Most schools closed their doors this week, while most moms have swung open the doors of immense panic, sending themselves into a frenzy, brainstorming summer activities and plans to keep their kids occupied for the next two months. Myself included.
I found the largest wading pool that could fit on our balcony, sprinkled it with dozens of colorful rubber ducks. And this morning, took my last breaths of freedom. Then, a few hours ago, while staring at my pale, flabby body as it served as a bridge for Stef to swim under in the lukewarm water, I realized something. Summer is short. It’s nothing compared to the time I’ve spent this year trying to get him to go to preschool without crying, leaving him hanging off the doorknob wailing, cooking and packing lunch boxes, refusing to let go of naps, and watching him magically grow from a baby into a little individual.

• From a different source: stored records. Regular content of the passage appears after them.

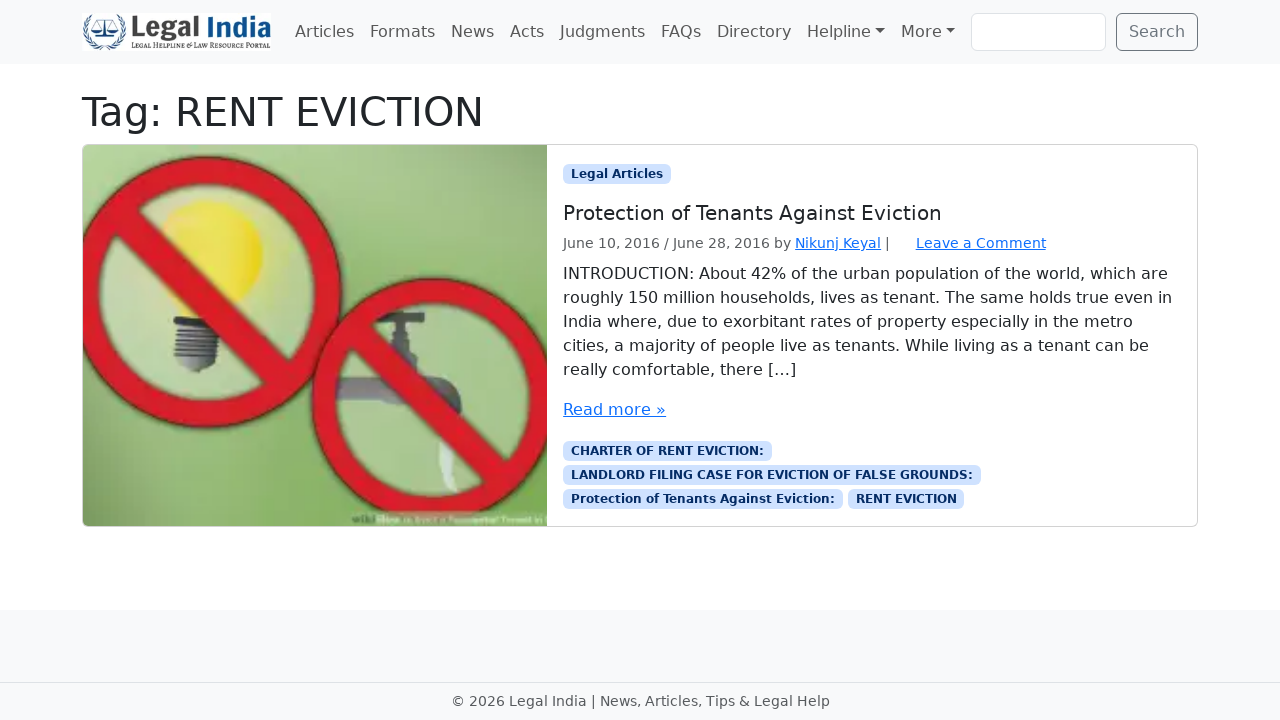

--- FILE ---
content_type: text/html; charset=utf-8
request_url: https://www.google.com/recaptcha/api2/aframe
body_size: 267
content:
<!DOCTYPE HTML><html><head><meta http-equiv="content-type" content="text/html; charset=UTF-8"></head><body><script nonce="4135qO3smj3zA3mMOJ14mw">/** Anti-fraud and anti-abuse applications only. See google.com/recaptcha */ try{var clients={'sodar':'https://pagead2.googlesyndication.com/pagead/sodar?'};window.addEventListener("message",function(a){try{if(a.source===window.parent){var b=JSON.parse(a.data);var c=clients[b['id']];if(c){var d=document.createElement('img');d.src=c+b['params']+'&rc='+(localStorage.getItem("rc::a")?sessionStorage.getItem("rc::b"):"");window.document.body.appendChild(d);sessionStorage.setItem("rc::e",parseInt(sessionStorage.getItem("rc::e")||0)+1);localStorage.setItem("rc::h",'1768819546744');}}}catch(b){}});window.parent.postMessage("_grecaptcha_ready", "*");}catch(b){}</script></body></html>

--- FILE ---
content_type: text/css
request_url: https://www.legalindia.com/wp-content/plugins/bs-preloader/assets/css/preloader.css?ver=202508211602
body_size: -63
content:
#preloader{display:flex;background-color:inherit}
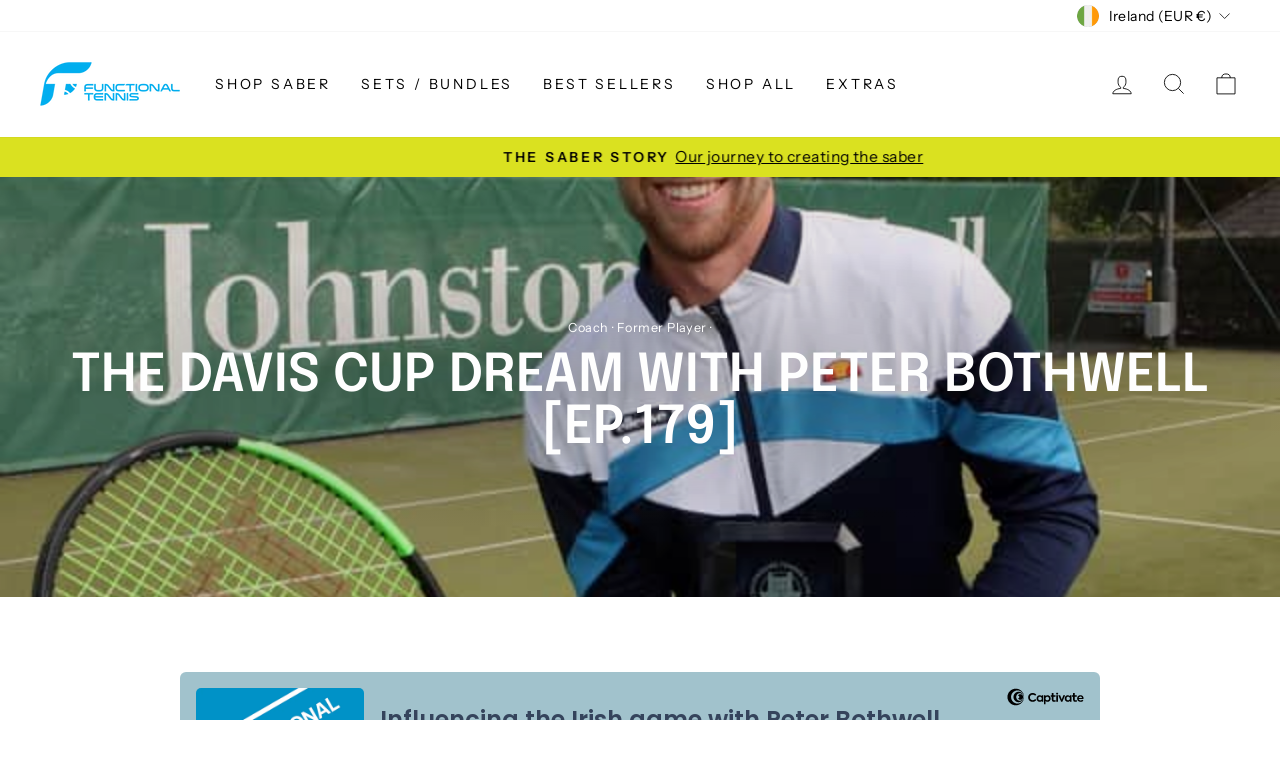

--- FILE ---
content_type: text/json
request_url: https://conf.config-security.com/model
body_size: 85
content:
{"title":"recommendation AI model (keras)","structure":"release_id=0x49:27:32:40:68:2f:49:49:6d:50:6f:43:28:78:32:66:79:58:55:6f:61:40:48:70:30:70:57:35:69;keras;04d2q0rfmjqlrdeqajg76t3zfy49sy1bqprrvcz8ohsi9sawa54vpu1tg72gcualjbslp4io","weights":"../weights/49273240.h5","biases":"../biases/49273240.h5"}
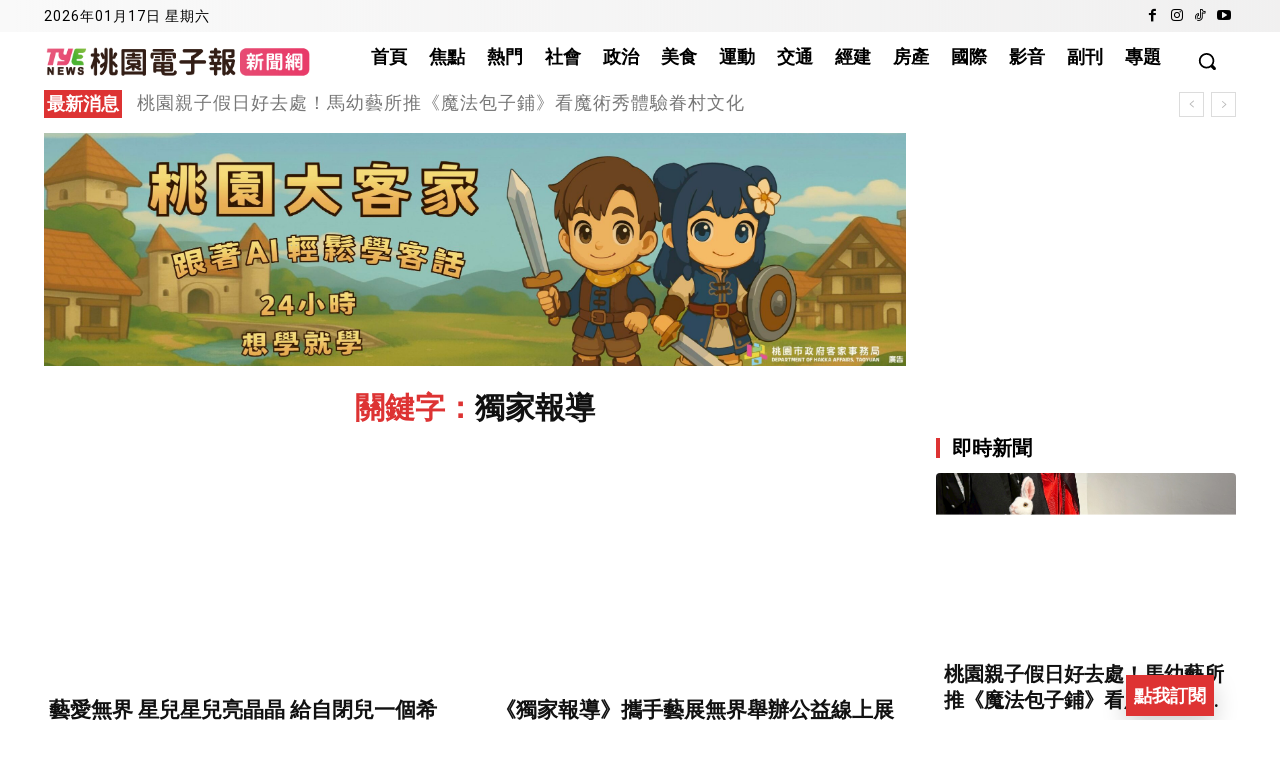

--- FILE ---
content_type: text/html; charset=utf-8
request_url: https://www.google.com/recaptcha/api2/aframe
body_size: 113
content:
<!DOCTYPE HTML><html><head><meta http-equiv="content-type" content="text/html; charset=UTF-8"></head><body><script nonce="U-sWcKl2pVM6Wypp2WOpJA">/** Anti-fraud and anti-abuse applications only. See google.com/recaptcha */ try{var clients={'sodar':'https://pagead2.googlesyndication.com/pagead/sodar?'};window.addEventListener("message",function(a){try{if(a.source===window.parent){var b=JSON.parse(a.data);var c=clients[b['id']];if(c){var d=document.createElement('img');d.src=c+b['params']+'&rc='+(localStorage.getItem("rc::a")?sessionStorage.getItem("rc::b"):"");window.document.body.appendChild(d);sessionStorage.setItem("rc::e",parseInt(sessionStorage.getItem("rc::e")||0)+1);localStorage.setItem("rc::h",'1768629402722');}}}catch(b){}});window.parent.postMessage("_grecaptcha_ready", "*");}catch(b){}</script></body></html>

--- FILE ---
content_type: text/css
request_url: https://content.ad2iction.com/mediascroll/mediascroll-ad2.css
body_size: 783
content:
@charset "utf-8";
.fxW100{
width:100%;}
/*
.loading{
background:white url(../images/lightbox-ico-loading.gif) center center no-repeat;}
.preloader{
position:absolute;
z-index:-1;
left:0;
top:0;
width:1px;
height:0px;
overflow:hidden;}

.Box{
position:relative;
z-index:1;
max-width:640px;
margin:0 auto;
font-size:16px;
line-height:30px;
}
.Box .grid{
z-index:5;
position:relative;
width:100%;
overflow:hidden;}
.Box .each{
float:left;
width:16.666%;}

.Box .each img{
pointer-events:none;
width:100%;}
.canvas{
display:block;
vertical-align:bottom;}
.dragBall{
z-index:5;
pointer-events:none;}*/
.setMediaScrollAD2 .fxMediaBox{
position: relative;}

.fxMediaBox{
position:fixed;
left:0;
bottom:0;
width:100%;
height:0%;
z-index:2147483647;
overflow:hidden;
-webkit-transition:height 0.1ms;
transition:height 0.1ms;
}
.fxMediaBox2{
position:absolute;
z-index:1;
left:0;
bottom:0;
width:100%;
height:100%;
overflow: hidden;}
.fxMediaClose{
position:absolute;
display:inline-block;
left:5px;
top:50px;
width:30px;
opacity:1;
z-index: 5;}
a.fxMediaVideoCss{
left:auto;
top:auto;
width:40px;
right:5px;
bottom:15px;}
.fxMediaClose img{
width:100%;}
.fxMediaTip{
position:absolute;
z-index:10;
width:100%;
left:0;
top:0;
text-align:center;}
.fxMediaIcons{
position:absolute;
left:5px;
bottom:15px;
z-index:2;}
.fxMediaIcons a{
display:inline-block;
margin:0 5px;}
.fxMediaIcons img{
width:40px;}
.fxMediaYoutube{
position: relative;
display:block;}
.fxMediaLink{
display:block;
width:100%;
height:100%;
background-position:center center;
background-repeat:no-repeat;
background-size:contain;}

.fxMediaTable,.fxMediaTd{
width:100%;
height:100%;
vertical-align:top;}

.fxMediaSound{
position:absolute;
display:inline-block;
width:40px;
right:50px;
bottom:15px;}
.fxMediaSound img{
width:100%;}
.fxMediaTable video{
display:block;}

.fxMediaLogo{
position: absolute;
left: 0;
bottom: 0;
display: block;
width: 20px;
z-index: 10;}
.fxMediaLogo img{
width: 100%;
vertical-align: bottom;}
.fxMediaVideo video{
display:block;}
.fxMediaVideo{
height: 100%;
background-position:  center bottom;
background-size:100% auto;}
.fxMediaVideoBlock{
width: 100%;
height: 0;
padding-bottom: 56.25%;
overflow: hidden;
position: absolute;
left: 0;
top: 0;}
.fxMediaVideoReplay{
display: none;
position: absolute;
left: 0;
top: 0;
width: 100%;
height: 100%;
background:rgba(0,0,0,0.5) url('https://adlogs.ad2iction.com/resource/icon/icon_04.png') center center no-repeat;
background-size: 20% auto;}
.fxMediaTable, .fxMediaTable td{
width: 100%;
height: 100%;
vertical-align: middle;}
#fxMediaIframe{
height: 52vw;}
.fxMediaBG{
position: absolute;
left: 0;
top: 0;
display: block;
width: 100%;}

.fxMediaIFbox{
position: relative;
width: 100%;
padding-top: 150%;}
.fxMediaIFbox iframe{
position: absolute;
top: 0;
left: 0;}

A kid who has a best friend, a favorite teacher, invites to parties, a wall full of artwork, a mind exploding with new words and ideas, constant questions, and hands and feet that can suddenly shoot baskets and kick soccer balls.
These will be my memories of this amazing year. And this summer may be the beginning of memories for him, for his lifetime. He’s three, images and moments will start to stay with him forever. The experiences we share will shape him as he grows, mold him into who he will be as an adult. I want him to remember laughter, grass, hugs, water, surprise, bicycles, friendship, safety, love, love, love. And at this early stage of his life, I want my face present in every memory he has.
There is no activity plan or camp for any of that. There is only everyday life. I will lose my mind, I will yell, I will count down the days to September. But I will also jump into that wading pool, and soak in every second, for before I know it, all I’ll have with him, will be fleeting seconds. And hey, maybe I’ll finally get a tan at the same time.